* DATA SUPPLIED
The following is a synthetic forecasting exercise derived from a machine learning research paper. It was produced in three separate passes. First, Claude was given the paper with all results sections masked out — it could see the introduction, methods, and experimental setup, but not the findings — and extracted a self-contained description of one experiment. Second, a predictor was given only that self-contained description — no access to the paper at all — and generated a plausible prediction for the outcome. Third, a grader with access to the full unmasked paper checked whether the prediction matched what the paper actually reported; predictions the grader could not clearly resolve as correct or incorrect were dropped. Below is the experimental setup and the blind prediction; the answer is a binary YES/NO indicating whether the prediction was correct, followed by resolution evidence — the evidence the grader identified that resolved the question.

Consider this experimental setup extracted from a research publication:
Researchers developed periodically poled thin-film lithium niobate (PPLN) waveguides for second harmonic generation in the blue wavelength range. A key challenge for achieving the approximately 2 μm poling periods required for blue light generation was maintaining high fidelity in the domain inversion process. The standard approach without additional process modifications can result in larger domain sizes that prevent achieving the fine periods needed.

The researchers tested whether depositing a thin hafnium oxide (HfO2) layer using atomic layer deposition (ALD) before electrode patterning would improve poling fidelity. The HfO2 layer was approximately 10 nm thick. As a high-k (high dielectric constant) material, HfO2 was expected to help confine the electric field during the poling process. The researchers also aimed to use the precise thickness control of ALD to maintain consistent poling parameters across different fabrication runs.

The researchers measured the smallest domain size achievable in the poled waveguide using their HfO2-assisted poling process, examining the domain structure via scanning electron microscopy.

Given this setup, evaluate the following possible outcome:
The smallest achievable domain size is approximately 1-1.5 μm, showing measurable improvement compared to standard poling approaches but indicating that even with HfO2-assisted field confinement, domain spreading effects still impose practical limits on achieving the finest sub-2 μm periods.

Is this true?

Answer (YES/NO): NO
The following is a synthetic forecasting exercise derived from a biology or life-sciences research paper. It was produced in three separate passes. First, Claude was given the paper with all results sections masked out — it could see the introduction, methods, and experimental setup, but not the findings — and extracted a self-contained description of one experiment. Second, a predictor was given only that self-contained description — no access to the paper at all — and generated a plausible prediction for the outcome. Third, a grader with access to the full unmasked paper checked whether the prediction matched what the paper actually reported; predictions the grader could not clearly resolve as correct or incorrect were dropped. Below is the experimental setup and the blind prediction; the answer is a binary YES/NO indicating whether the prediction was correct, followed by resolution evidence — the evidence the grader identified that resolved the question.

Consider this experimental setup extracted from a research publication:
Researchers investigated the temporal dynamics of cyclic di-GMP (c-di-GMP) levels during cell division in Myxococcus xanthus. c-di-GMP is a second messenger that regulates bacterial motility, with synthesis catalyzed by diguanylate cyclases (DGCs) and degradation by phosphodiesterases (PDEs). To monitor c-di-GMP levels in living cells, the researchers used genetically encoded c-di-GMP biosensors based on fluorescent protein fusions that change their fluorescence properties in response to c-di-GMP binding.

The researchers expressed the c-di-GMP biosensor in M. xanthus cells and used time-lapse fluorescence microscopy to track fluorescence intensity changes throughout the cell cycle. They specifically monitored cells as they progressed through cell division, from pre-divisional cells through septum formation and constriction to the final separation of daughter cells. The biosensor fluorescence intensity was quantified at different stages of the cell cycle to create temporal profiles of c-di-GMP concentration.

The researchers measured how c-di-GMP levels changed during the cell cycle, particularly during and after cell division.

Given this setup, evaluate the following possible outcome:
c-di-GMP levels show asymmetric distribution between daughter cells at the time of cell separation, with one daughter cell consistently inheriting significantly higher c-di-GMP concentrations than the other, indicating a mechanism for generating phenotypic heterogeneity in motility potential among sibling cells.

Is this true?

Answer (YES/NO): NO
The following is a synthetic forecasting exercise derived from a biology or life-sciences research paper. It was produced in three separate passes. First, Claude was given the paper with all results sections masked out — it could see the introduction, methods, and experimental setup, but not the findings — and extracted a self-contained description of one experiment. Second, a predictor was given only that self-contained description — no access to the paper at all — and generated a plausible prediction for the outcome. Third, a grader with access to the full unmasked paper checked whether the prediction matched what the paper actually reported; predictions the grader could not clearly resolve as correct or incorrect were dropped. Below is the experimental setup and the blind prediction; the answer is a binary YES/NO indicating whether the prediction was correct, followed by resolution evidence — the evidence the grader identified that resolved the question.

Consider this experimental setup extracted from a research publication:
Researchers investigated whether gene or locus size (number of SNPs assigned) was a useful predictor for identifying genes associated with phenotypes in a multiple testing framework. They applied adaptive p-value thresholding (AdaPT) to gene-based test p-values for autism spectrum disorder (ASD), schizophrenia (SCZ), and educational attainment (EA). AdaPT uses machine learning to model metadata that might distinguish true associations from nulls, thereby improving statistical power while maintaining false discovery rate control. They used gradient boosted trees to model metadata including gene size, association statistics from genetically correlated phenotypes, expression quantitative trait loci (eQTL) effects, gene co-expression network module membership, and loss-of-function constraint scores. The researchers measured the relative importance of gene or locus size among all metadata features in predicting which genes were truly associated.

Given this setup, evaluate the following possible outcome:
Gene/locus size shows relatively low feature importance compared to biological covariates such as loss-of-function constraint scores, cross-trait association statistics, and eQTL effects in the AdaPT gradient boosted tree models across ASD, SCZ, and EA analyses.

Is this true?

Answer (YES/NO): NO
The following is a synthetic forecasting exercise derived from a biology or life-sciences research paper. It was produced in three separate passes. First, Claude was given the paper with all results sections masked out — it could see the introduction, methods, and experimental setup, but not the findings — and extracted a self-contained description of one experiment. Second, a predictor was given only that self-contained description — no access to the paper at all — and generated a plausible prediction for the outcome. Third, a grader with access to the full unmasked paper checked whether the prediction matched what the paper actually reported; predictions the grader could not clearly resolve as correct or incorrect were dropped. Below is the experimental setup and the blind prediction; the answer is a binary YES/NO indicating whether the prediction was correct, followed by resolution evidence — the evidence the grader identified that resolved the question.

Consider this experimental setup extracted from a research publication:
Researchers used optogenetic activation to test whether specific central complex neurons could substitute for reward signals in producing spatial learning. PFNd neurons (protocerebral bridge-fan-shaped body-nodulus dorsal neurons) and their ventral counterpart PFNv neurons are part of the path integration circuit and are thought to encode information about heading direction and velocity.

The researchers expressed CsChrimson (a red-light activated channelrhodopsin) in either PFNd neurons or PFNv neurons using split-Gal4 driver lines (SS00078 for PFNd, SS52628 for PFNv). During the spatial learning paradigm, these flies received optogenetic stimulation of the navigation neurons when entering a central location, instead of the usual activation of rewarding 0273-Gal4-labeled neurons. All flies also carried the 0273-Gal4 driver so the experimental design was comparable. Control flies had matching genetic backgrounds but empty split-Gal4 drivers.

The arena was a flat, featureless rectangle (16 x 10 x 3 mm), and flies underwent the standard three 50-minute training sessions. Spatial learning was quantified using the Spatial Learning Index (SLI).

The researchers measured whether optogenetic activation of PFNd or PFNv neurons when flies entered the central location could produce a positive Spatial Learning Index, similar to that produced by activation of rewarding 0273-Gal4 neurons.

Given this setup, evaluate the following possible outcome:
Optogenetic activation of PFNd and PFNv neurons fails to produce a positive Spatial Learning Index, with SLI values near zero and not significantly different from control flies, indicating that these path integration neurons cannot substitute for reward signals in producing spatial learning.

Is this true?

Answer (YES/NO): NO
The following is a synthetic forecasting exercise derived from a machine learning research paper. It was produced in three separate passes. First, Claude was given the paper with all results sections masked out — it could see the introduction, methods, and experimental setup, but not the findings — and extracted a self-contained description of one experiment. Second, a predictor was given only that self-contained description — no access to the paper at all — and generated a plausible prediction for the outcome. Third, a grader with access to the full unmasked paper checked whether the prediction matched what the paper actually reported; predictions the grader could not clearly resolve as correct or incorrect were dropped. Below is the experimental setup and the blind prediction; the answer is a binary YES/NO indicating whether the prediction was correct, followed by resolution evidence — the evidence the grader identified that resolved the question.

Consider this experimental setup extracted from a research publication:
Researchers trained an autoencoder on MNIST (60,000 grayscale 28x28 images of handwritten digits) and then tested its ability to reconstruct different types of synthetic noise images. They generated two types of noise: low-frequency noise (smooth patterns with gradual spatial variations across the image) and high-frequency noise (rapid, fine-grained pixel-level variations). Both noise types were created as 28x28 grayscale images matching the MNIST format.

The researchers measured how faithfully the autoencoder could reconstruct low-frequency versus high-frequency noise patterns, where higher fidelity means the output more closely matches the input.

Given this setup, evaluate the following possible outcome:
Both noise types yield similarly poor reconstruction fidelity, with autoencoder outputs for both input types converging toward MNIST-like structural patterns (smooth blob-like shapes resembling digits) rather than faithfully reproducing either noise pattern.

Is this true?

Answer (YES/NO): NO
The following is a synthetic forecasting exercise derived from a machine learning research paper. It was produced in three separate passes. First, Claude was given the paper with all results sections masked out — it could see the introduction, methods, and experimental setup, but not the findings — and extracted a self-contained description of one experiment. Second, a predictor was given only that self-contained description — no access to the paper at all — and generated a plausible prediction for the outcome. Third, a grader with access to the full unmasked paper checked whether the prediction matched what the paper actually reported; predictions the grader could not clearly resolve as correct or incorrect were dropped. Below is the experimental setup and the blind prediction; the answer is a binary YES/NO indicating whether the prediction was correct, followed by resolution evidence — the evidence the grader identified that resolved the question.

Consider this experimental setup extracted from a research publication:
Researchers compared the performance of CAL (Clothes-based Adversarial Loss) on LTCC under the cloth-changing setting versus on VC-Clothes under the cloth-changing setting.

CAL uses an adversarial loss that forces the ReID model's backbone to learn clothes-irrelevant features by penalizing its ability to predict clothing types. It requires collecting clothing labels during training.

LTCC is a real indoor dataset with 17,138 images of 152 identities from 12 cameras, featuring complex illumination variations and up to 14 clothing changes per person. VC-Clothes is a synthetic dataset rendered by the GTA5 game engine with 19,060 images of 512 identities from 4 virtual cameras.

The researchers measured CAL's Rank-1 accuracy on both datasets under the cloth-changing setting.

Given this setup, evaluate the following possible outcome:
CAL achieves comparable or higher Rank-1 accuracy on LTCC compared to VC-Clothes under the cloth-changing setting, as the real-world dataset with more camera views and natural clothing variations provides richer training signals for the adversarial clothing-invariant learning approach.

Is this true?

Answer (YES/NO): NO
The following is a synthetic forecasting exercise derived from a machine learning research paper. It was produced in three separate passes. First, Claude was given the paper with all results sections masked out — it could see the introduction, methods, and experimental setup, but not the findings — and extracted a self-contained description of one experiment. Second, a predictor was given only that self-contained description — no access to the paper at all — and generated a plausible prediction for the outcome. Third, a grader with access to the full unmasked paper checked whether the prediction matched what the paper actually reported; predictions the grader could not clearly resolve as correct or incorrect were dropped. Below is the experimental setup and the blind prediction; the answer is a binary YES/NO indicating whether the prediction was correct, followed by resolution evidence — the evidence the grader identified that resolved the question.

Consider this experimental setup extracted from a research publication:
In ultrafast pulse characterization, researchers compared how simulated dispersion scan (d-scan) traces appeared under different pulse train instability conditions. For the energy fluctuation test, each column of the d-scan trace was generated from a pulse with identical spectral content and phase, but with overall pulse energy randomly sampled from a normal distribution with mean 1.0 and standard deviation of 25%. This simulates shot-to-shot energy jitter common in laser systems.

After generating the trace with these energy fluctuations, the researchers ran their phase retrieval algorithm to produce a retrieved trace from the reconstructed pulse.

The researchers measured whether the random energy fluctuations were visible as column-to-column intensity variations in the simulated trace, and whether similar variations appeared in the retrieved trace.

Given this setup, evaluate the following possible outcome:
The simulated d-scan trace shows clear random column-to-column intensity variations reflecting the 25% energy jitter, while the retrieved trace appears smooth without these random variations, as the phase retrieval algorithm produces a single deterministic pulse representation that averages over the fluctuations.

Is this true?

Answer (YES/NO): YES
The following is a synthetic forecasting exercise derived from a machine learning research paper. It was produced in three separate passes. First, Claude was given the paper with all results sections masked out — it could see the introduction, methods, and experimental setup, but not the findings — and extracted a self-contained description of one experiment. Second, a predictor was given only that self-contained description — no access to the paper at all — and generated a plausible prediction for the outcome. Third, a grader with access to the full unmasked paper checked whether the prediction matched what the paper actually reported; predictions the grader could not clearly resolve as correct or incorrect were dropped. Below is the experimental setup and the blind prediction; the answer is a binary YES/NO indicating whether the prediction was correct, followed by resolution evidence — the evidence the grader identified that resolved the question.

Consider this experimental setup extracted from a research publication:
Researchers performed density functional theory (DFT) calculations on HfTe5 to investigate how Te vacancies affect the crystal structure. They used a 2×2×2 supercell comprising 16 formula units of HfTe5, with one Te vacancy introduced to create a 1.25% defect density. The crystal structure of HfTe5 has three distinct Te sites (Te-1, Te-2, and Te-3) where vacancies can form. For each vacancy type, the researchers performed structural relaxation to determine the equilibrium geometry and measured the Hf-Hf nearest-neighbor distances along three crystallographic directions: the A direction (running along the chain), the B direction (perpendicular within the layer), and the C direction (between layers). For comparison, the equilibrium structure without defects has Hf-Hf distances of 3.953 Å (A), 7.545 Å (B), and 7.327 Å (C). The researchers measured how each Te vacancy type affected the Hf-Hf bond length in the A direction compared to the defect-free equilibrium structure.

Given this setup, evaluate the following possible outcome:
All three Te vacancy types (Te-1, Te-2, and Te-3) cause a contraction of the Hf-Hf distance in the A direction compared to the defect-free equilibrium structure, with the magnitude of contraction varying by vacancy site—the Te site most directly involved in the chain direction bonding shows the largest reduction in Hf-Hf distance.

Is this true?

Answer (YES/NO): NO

* YOUR OBJECTIVE
Find and show each line of the listing with the word "more".

* RESULT OF THE EXERCISE
The researchers measured how faithfully the autoencoder could reconstruct low-frequency versus high-frequency noise patterns, where higher fidelity means the output more closely matches the input.
CAL achieves comparable or higher Rank-1 accuracy on LTCC compared to VC-Clothes under the cloth-changing setting, as the real-world dataset with more camera views and natural clothing variations provides richer training signals for the adversarial clothing-invariant learning approach.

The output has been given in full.